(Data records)
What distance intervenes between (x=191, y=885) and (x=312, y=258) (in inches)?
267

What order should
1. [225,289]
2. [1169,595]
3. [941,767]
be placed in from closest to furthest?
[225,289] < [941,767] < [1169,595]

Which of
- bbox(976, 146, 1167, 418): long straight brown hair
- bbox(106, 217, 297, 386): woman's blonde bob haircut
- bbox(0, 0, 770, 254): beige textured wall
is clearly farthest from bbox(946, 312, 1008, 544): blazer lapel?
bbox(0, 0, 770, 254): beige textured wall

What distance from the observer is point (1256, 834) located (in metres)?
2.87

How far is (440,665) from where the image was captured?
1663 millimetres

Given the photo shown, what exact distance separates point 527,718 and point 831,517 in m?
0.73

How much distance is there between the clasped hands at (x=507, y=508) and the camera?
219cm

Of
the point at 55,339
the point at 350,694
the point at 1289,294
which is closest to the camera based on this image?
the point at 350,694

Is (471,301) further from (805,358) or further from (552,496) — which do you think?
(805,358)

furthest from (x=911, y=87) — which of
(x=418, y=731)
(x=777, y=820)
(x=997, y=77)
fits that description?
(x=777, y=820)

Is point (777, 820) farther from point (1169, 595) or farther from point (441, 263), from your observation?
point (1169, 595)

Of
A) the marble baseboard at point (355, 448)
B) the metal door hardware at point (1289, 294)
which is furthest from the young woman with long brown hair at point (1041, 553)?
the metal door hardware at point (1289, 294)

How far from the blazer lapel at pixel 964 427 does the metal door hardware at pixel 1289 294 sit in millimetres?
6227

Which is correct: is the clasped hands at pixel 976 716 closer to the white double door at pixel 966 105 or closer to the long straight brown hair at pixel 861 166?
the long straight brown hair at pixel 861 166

--

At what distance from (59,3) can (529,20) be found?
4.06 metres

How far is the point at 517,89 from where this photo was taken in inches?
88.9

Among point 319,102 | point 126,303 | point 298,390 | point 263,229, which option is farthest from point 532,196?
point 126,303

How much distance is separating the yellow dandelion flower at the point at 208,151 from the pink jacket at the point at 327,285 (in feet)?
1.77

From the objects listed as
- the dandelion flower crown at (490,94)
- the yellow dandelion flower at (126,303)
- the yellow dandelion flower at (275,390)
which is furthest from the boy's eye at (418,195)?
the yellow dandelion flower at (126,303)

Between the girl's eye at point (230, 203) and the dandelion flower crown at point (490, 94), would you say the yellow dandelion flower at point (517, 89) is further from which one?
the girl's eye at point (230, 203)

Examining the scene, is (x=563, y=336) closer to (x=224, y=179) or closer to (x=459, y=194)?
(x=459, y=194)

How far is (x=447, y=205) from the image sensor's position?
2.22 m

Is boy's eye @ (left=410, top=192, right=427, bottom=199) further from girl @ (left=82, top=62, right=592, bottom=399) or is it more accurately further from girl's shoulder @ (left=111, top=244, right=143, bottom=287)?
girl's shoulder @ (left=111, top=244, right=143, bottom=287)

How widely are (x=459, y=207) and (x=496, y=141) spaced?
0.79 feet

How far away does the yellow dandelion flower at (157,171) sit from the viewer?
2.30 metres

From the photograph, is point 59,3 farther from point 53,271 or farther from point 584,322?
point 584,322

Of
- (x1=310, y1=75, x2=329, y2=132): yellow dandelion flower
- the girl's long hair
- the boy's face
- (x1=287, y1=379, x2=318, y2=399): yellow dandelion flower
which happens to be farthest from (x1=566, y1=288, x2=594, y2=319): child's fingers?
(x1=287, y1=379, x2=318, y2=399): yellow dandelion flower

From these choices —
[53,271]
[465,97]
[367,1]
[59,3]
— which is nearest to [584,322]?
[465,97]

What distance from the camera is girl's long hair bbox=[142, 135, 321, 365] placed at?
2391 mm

STATED PROBLEM
Report each line of the material above that contains the string "farther" and copy every such line in full. Case counts when matching.

WRITTEN SOLUTION
Is point (777, 820) farther from point (1169, 595) or farther from point (441, 263), from your observation?
From the photograph, is point 59,3 farther from point 53,271 or farther from point 584,322?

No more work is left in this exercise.